- Request 1: List every percentage that appears in the text on youth poverty and gun homicides.
- Request 2: From the text on youth poverty and gun homicides, extract the stretch from "- In affluent" through "rates below 10%." word for word.

“Do what works!” the president and criminal justice authorities constantly declare. Well, here’s “what works:”
- In impoverished Richmond, California (population 110,000), scores of teenaged youths have died in gun homicides since 1995.
- In affluent Marin County, California (population 250,000), nearby, none.
Same state, same gun laws, same climate. What’s Marin’s amazing strategy? It’s called “a low youth poverty rate.” Across California, 83% of teenage gun homicides occur in populations with youth poverty rates topping 20%; fewer than 2% occur in demographics with youth poverty rates below 10%.
Don’t force millions of young people to endure crushing poverty. That’s “what works.” It’s the only proven, enduring strategy in city after city, nation after nation, year after year. Yet… no presidential praise, no breathless press splashes, tout Marin’s spectacular success.

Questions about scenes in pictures
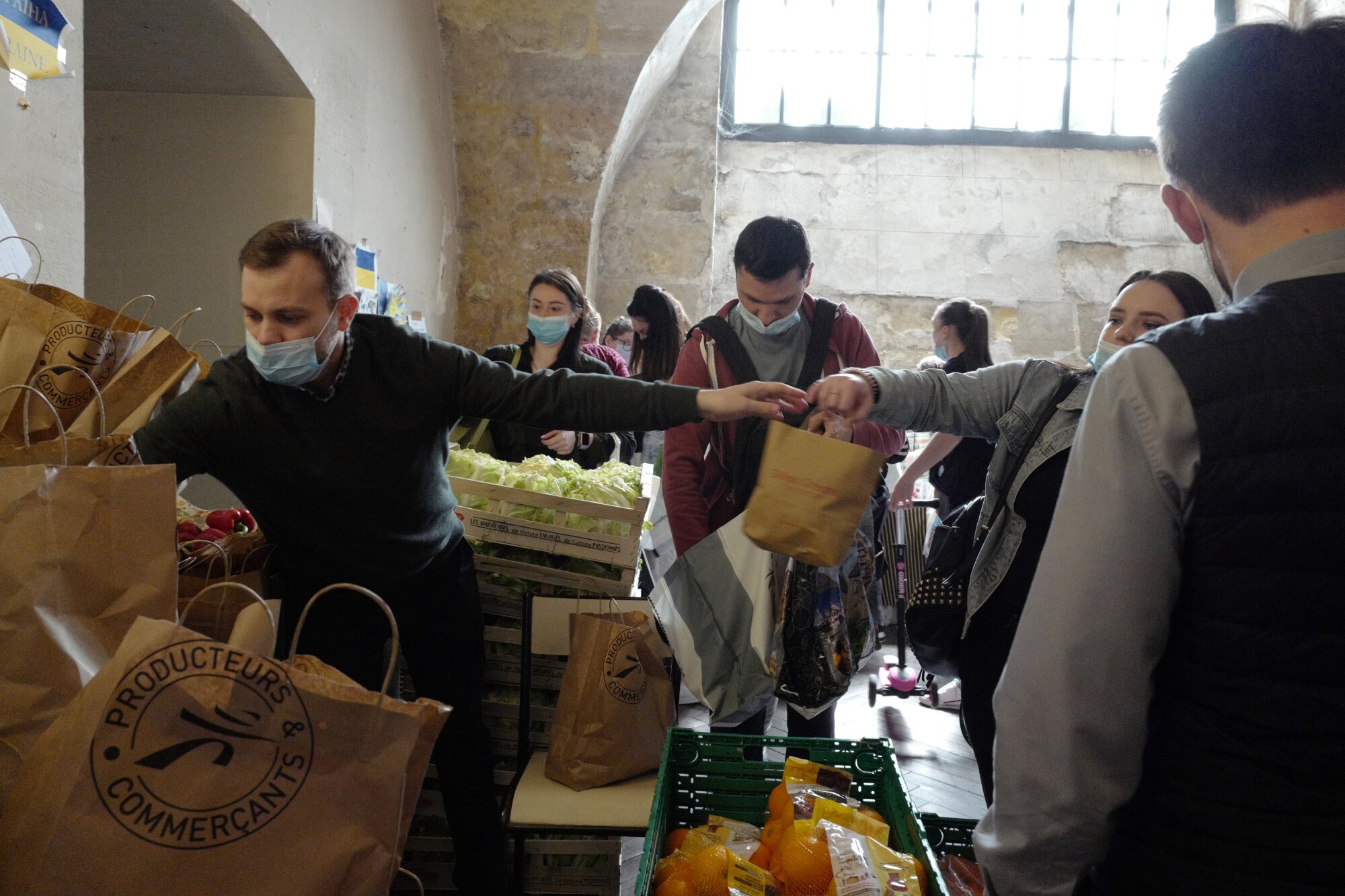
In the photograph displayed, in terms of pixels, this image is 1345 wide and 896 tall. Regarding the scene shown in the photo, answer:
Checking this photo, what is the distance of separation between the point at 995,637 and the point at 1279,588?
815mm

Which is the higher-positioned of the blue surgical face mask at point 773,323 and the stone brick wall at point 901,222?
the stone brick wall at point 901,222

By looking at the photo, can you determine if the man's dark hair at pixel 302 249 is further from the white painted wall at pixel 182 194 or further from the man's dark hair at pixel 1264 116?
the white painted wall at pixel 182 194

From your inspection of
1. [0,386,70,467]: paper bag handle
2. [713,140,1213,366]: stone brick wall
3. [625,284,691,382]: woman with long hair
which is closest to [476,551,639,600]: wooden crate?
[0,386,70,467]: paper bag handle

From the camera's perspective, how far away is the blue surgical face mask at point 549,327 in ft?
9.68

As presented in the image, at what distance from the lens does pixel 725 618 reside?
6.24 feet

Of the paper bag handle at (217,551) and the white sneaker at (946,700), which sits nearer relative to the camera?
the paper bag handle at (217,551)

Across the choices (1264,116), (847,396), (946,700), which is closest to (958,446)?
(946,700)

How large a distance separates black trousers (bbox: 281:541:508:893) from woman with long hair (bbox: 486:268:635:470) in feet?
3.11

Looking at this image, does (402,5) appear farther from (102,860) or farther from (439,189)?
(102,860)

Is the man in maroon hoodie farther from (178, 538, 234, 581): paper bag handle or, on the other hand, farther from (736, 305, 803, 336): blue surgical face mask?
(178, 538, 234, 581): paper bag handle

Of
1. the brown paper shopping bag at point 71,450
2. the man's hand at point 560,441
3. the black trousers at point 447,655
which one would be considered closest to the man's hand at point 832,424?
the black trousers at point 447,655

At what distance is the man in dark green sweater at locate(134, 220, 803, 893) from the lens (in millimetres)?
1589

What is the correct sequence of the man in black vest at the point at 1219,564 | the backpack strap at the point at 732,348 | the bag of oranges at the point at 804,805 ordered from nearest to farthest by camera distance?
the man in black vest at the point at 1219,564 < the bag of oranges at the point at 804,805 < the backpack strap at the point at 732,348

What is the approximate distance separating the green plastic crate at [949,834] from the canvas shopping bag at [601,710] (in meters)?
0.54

- Exercise output 1: 83%, 20%, 2%, 10%

- Exercise output 2:
- In affluent Marin County, California (population 250,000), nearby, none.
Same state, same gun laws, same climate. What’s Marin’s amazing strategy? It’s called “a low youth poverty rate.” Across California, 83% of teenage gun homicides occur in populations with youth poverty rates topping 20%; fewer than 2% occur in demographics with youth poverty rates below 10%.